• _Given exercise_
Format every line of the entries below as a JSON list of strings, one string per line, skipping blank lines. Leave the pictures out of the list.

• _Material for this exercise_
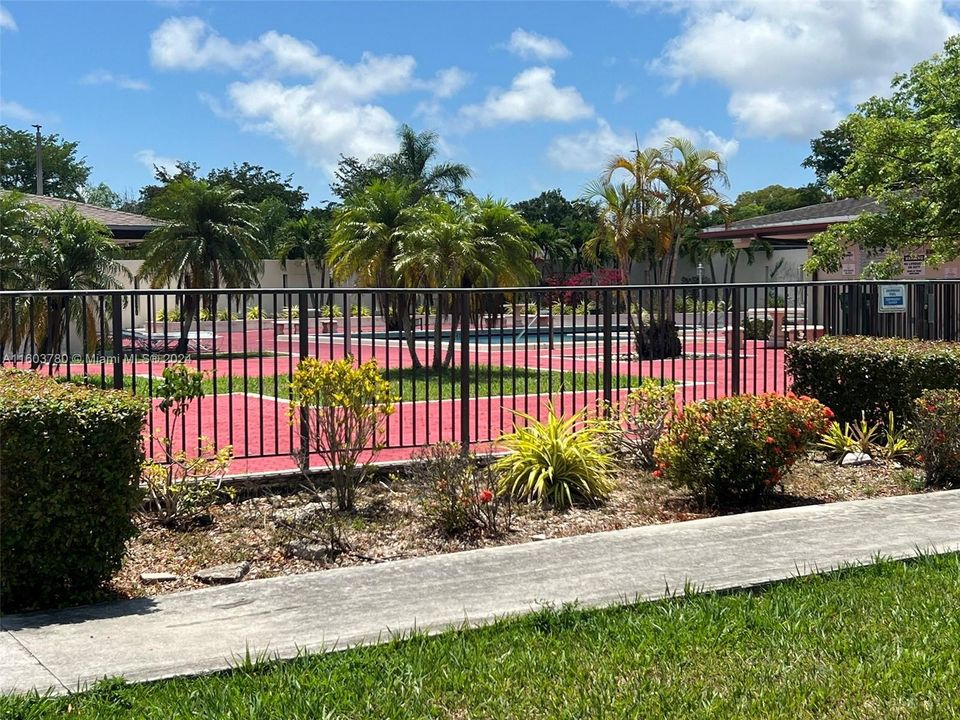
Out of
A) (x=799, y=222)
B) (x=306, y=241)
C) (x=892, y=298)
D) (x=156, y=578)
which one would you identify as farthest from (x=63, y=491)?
(x=306, y=241)

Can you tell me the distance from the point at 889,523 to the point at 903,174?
54.1 ft

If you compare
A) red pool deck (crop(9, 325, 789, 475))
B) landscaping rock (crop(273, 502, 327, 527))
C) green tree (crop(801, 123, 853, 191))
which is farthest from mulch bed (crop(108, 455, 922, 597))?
green tree (crop(801, 123, 853, 191))

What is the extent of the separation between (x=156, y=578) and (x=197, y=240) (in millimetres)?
26130

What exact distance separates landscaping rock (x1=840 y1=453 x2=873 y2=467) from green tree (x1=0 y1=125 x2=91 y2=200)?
81571 millimetres

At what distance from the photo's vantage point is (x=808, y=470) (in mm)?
9594

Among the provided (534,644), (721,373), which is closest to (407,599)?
(534,644)

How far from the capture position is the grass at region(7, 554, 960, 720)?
4180mm

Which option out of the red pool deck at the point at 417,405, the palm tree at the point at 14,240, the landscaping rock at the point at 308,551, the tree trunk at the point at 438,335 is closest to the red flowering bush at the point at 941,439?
the red pool deck at the point at 417,405

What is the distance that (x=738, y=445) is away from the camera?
808 centimetres

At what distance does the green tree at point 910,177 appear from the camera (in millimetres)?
21141

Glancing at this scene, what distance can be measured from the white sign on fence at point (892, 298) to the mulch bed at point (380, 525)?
11.1 feet

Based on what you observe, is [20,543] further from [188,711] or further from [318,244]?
[318,244]

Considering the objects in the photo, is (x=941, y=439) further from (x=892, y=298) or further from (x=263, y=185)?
(x=263, y=185)

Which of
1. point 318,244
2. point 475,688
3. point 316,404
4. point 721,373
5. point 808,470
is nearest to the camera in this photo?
point 475,688
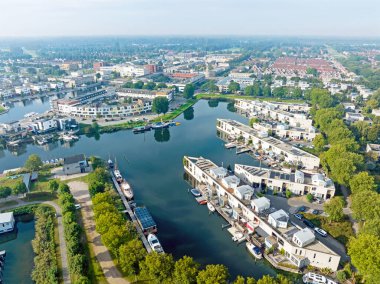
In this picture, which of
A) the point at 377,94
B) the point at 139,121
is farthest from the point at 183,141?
the point at 377,94

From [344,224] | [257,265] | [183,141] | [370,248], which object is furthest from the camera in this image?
[183,141]

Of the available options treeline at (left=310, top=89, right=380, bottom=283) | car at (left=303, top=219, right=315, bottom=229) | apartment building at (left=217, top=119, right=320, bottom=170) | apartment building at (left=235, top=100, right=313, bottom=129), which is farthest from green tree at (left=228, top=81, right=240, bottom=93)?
car at (left=303, top=219, right=315, bottom=229)

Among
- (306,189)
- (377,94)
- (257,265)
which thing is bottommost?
(257,265)

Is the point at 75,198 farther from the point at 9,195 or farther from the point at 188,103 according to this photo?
the point at 188,103

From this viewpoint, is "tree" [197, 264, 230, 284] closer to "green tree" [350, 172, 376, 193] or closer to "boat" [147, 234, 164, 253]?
"boat" [147, 234, 164, 253]

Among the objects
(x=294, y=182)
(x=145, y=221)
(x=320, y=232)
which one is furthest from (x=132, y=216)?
(x=294, y=182)

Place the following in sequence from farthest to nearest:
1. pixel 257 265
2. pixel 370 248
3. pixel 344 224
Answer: pixel 344 224, pixel 257 265, pixel 370 248
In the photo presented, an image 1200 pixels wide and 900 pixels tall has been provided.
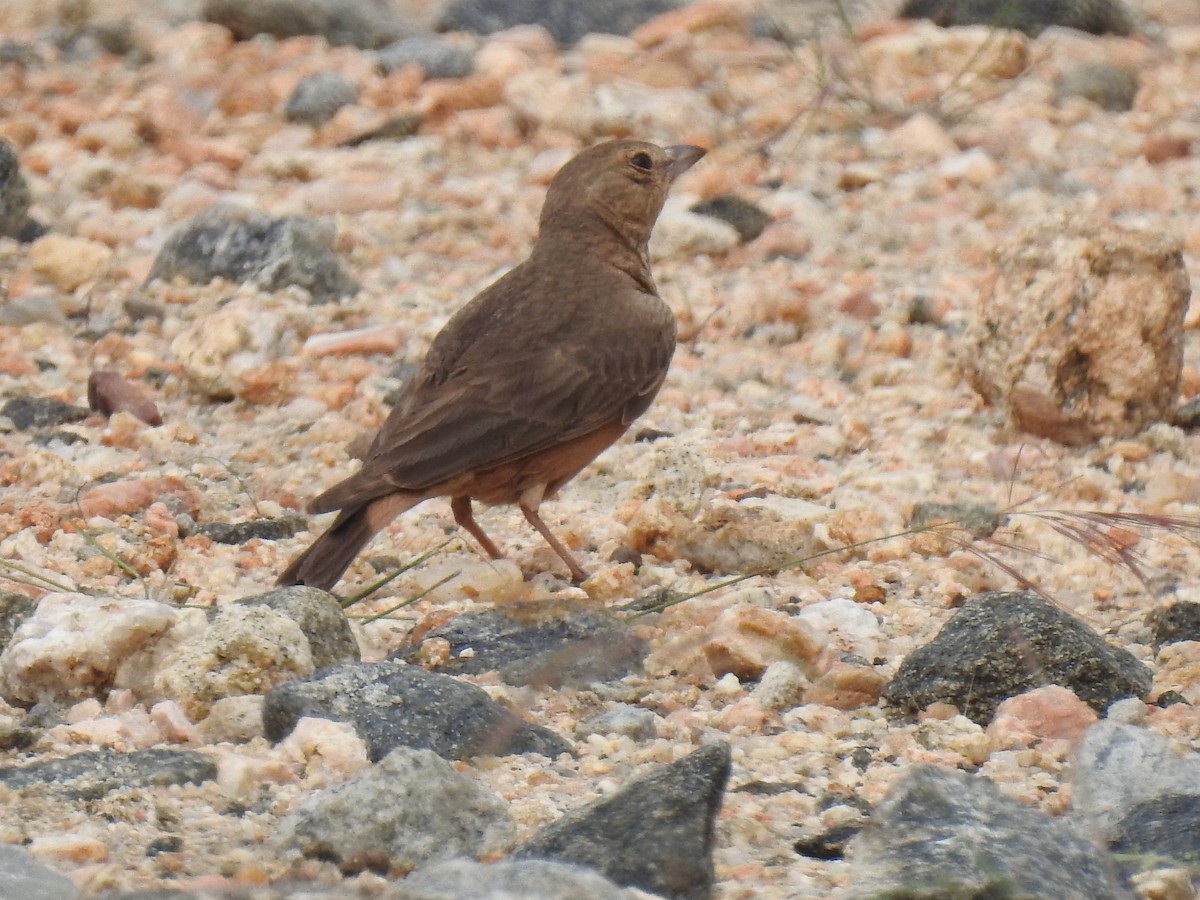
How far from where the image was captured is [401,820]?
10.1ft

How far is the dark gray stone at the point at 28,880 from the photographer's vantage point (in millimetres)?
2738

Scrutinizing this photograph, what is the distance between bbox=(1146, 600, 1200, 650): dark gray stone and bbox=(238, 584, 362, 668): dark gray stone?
175 cm

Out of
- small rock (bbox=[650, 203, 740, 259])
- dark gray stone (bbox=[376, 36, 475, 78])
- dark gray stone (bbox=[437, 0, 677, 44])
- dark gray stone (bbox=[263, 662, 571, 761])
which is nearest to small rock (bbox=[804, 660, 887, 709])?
dark gray stone (bbox=[263, 662, 571, 761])

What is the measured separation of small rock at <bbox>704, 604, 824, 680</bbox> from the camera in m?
4.15

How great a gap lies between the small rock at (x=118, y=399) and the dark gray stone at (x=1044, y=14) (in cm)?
479

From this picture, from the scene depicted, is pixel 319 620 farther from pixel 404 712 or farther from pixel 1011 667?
pixel 1011 667

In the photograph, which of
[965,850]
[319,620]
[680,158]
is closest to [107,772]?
[319,620]

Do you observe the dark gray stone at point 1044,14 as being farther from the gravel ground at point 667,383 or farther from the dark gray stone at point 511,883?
the dark gray stone at point 511,883

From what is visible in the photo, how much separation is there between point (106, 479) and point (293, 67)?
434 cm

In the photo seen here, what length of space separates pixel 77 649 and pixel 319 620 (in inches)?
19.5

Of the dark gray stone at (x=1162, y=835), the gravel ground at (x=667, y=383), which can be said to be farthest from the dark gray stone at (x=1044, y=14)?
the dark gray stone at (x=1162, y=835)

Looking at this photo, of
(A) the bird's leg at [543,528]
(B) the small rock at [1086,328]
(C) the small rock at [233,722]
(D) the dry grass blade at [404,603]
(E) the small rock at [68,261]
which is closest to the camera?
(C) the small rock at [233,722]

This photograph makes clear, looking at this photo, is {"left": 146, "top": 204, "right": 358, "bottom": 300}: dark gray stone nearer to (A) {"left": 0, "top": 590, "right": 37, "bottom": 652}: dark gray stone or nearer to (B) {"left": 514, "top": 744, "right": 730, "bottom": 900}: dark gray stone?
(A) {"left": 0, "top": 590, "right": 37, "bottom": 652}: dark gray stone

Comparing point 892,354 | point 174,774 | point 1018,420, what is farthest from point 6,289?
point 174,774
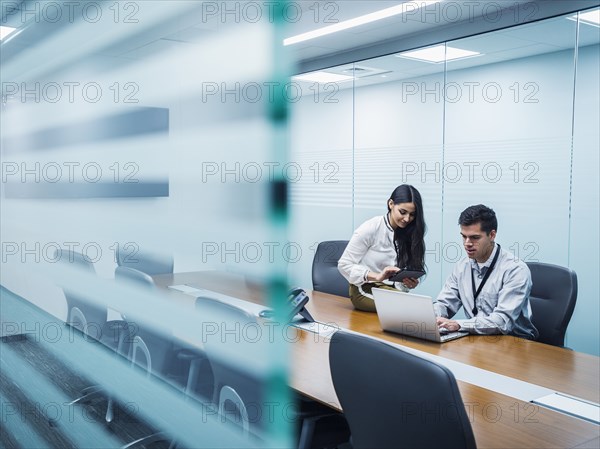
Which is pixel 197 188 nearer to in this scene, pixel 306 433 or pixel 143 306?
pixel 143 306

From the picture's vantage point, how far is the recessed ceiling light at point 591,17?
296 centimetres

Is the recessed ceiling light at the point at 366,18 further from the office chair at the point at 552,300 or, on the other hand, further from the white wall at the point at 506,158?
the office chair at the point at 552,300

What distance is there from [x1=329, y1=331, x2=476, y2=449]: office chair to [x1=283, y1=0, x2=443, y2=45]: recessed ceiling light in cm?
206

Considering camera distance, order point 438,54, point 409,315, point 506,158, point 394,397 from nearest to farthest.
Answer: point 394,397
point 409,315
point 506,158
point 438,54

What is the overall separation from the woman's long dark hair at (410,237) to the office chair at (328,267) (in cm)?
52

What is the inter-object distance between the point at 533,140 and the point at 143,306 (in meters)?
3.25

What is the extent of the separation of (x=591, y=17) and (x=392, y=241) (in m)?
1.56

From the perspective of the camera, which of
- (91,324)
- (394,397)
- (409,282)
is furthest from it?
(409,282)

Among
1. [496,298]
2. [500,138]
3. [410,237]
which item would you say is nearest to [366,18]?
[500,138]

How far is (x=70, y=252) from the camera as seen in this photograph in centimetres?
53

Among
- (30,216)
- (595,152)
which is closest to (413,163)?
(595,152)

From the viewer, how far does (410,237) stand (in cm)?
273

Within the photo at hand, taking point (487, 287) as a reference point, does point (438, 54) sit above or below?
above

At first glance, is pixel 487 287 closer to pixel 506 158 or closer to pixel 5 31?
pixel 506 158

• _Output_
[
  "Out of",
  "A) (x=799, y=222)",
  "B) (x=306, y=241)",
  "C) (x=892, y=298)",
  "D) (x=156, y=578)",
  "which one would you identify as farthest from (x=63, y=491)?",
  "(x=306, y=241)",
  "Can you tell me the distance from the point at 889,523 to the point at 903,174?",
  "54.1 ft",
  "If you compare",
  "A) red pool deck (crop(9, 325, 789, 475))",
  "B) landscaping rock (crop(273, 502, 327, 527))",
  "C) green tree (crop(801, 123, 853, 191))",
  "which is farthest from mulch bed (crop(108, 455, 922, 597))?",
  "green tree (crop(801, 123, 853, 191))",
  "What is the extent of the separation between (x=156, y=578) and (x=197, y=240) (in millimetres)?",
  "26130",
  "What exact distance separates landscaping rock (x1=840 y1=453 x2=873 y2=467) from green tree (x1=0 y1=125 x2=91 y2=200)?",
  "81571 millimetres",
  "At what distance from the photo's vantage point is (x=808, y=470) (in mm)?",
  "9594",
  "Among the provided (534,644), (721,373), which is closest to (407,599)?",
  "(534,644)",
  "How far from the capture position is the grass at region(7, 554, 960, 720)?",
  "4180mm",
  "Which option out of the red pool deck at the point at 417,405, the palm tree at the point at 14,240, the landscaping rock at the point at 308,551, the tree trunk at the point at 438,335 is closest to the red flowering bush at the point at 941,439?",
  "the red pool deck at the point at 417,405",
  "What is the distance that (x=738, y=445) is away from the camera?",
  "808 centimetres",
  "At what distance does the green tree at point 910,177 appear from the camera (in millimetres)?",
  "21141",
  "Glancing at this scene, what distance can be measured from the white sign on fence at point (892, 298) to the mulch bed at point (380, 525)?",
  "11.1 feet",
  "Based on what you observe, is [20,543] further from [188,711] or further from [318,244]?",
  "[318,244]",
  "Considering the objects in the photo, is (x=941, y=439) further from (x=892, y=298) or further from (x=263, y=185)?",
  "(x=263, y=185)",
  "Which of",
  "1. point 318,244",
  "2. point 475,688",
  "3. point 316,404",
  "4. point 721,373",
  "5. point 808,470",
  "is nearest to the camera in this photo?",
  "point 475,688",
  "In this picture, which of",
  "A) the point at 377,94",
  "B) the point at 139,121",
  "is farthest from the point at 183,141?",
  "the point at 377,94",
  "From [344,224] | [257,265] | [183,141] | [370,248], which object is furthest from the camera in this image?",
  "[183,141]",
  "Of the available options treeline at (left=310, top=89, right=380, bottom=283) | car at (left=303, top=219, right=315, bottom=229) | apartment building at (left=217, top=119, right=320, bottom=170) | apartment building at (left=235, top=100, right=313, bottom=129), which is farthest from green tree at (left=228, top=81, right=240, bottom=93)?",
  "car at (left=303, top=219, right=315, bottom=229)",
  "Among",
  "- (306,189)",
  "- (377,94)",
  "- (257,265)",
  "which thing is bottommost?",
  "(257,265)",
  "Is the point at 75,198 farther from the point at 9,195 or farther from the point at 188,103 according to this photo?",
  "the point at 188,103",
  "From this viewpoint, is \"tree\" [197, 264, 230, 284] closer to \"green tree\" [350, 172, 376, 193] or closer to \"boat\" [147, 234, 164, 253]?",
  "\"boat\" [147, 234, 164, 253]",
  "Among the objects",
  "(x=294, y=182)",
  "(x=145, y=221)",
  "(x=320, y=232)",
  "which one is furthest from (x=132, y=216)?",
  "(x=294, y=182)",
  "Place the following in sequence from farthest to nearest:",
  "1. pixel 257 265",
  "2. pixel 370 248",
  "3. pixel 344 224",
  "Answer: pixel 344 224, pixel 257 265, pixel 370 248",
  "In the photo presented, an image 1200 pixels wide and 900 pixels tall has been provided.",
  "How far from where the image was captured is [401,820]?",
  "10.1ft",
  "How far is the dark gray stone at the point at 28,880 from the photographer's vantage point (in millimetres)?",
  "2738",
  "Scrutinizing this photograph, what is the distance between bbox=(1146, 600, 1200, 650): dark gray stone and bbox=(238, 584, 362, 668): dark gray stone?",
  "175 cm",
  "Out of",
  "- small rock (bbox=[650, 203, 740, 259])",
  "- dark gray stone (bbox=[376, 36, 475, 78])",
  "- dark gray stone (bbox=[437, 0, 677, 44])",
  "- dark gray stone (bbox=[263, 662, 571, 761])",
  "which is nearest to small rock (bbox=[804, 660, 887, 709])?",
  "dark gray stone (bbox=[263, 662, 571, 761])",
  "What is the measured separation of small rock at <bbox>704, 604, 824, 680</bbox> from the camera in m?",
  "4.15",
  "How great a gap lies between the small rock at (x=118, y=399) and the dark gray stone at (x=1044, y=14) (in cm)?",
  "479",
  "From this picture, from the scene depicted, is pixel 319 620 farther from pixel 404 712 or farther from pixel 1011 667?",
  "pixel 1011 667",
  "In the photograph, which of",
  "[965,850]",
  "[319,620]",
  "[680,158]",
  "is closest to [107,772]?",
  "[319,620]",
  "Do you observe the dark gray stone at point 1044,14 as being farther from the gravel ground at point 667,383 or farther from the dark gray stone at point 511,883?",
  "the dark gray stone at point 511,883",
  "From what is visible in the photo, how much separation is there between point (106, 479) and point (293, 67)?",
  "434 cm",
  "In the photo seen here, what length of space separates pixel 77 649 and pixel 319 620 (in inches)?",
  "19.5",
  "Of the dark gray stone at (x=1162, y=835), the gravel ground at (x=667, y=383), which can be said to be farthest from the dark gray stone at (x=1044, y=14)?",
  "the dark gray stone at (x=1162, y=835)",
  "Looking at this photo, of",
  "(A) the bird's leg at [543,528]",
  "(B) the small rock at [1086,328]",
  "(C) the small rock at [233,722]",
  "(D) the dry grass blade at [404,603]",
  "(E) the small rock at [68,261]",
  "which is closest to the camera?",
  "(C) the small rock at [233,722]",
  "This photograph makes clear, looking at this photo, is {\"left\": 146, \"top\": 204, \"right\": 358, \"bottom\": 300}: dark gray stone nearer to (A) {\"left\": 0, \"top\": 590, \"right\": 37, \"bottom\": 652}: dark gray stone or nearer to (B) {\"left\": 514, \"top\": 744, \"right\": 730, \"bottom\": 900}: dark gray stone?",
  "(A) {\"left\": 0, \"top\": 590, \"right\": 37, \"bottom\": 652}: dark gray stone",
  "Comparing point 892,354 | point 174,774 | point 1018,420, what is farthest from point 6,289?",
  "point 174,774",
  "Which is pixel 197 188 nearer to in this scene, pixel 306 433 or pixel 143 306?",
  "pixel 143 306",
  "From the picture's vantage point, how far is the recessed ceiling light at point 591,17?",
  "296 centimetres",
  "Is the recessed ceiling light at the point at 366,18 further from the office chair at the point at 552,300 or, on the other hand, further from the white wall at the point at 506,158?",
  "the office chair at the point at 552,300",
  "What distance is there from [x1=329, y1=331, x2=476, y2=449]: office chair to [x1=283, y1=0, x2=443, y2=45]: recessed ceiling light in cm?",
  "206",
  "Considering camera distance, order point 438,54, point 409,315, point 506,158, point 394,397 from nearest to farthest.",
  "Answer: point 394,397",
  "point 409,315",
  "point 506,158",
  "point 438,54",
  "What is the overall separation from the woman's long dark hair at (410,237) to the office chair at (328,267) (in cm)?",
  "52",
  "What is the inter-object distance between the point at 533,140 and the point at 143,306 (in meters)?",
  "3.25",
  "What is the extent of the separation of (x=591, y=17) and (x=392, y=241) (in m)?",
  "1.56",
  "From the perspective of the camera, which of",
  "- (91,324)",
  "- (394,397)",
  "- (409,282)",
  "is furthest from it?",
  "(409,282)",
  "Among",
  "1. [496,298]",
  "2. [500,138]",
  "3. [410,237]",
  "which item would you say is nearest to [366,18]?",
  "[500,138]",
  "How far is (x=70, y=252) from the camera as seen in this photograph in centimetres?",
  "53",
  "Among",
  "- (30,216)",
  "- (595,152)",
  "which is closest to (413,163)?",
  "(595,152)",
  "From the viewer, how far does (410,237) stand (in cm)?",
  "273",
  "Within the photo at hand, taking point (487, 287) as a reference point, does point (438, 54) sit above or below?",
  "above",
  "At first glance, is pixel 487 287 closer to pixel 506 158 or closer to pixel 5 31?",
  "pixel 506 158"
]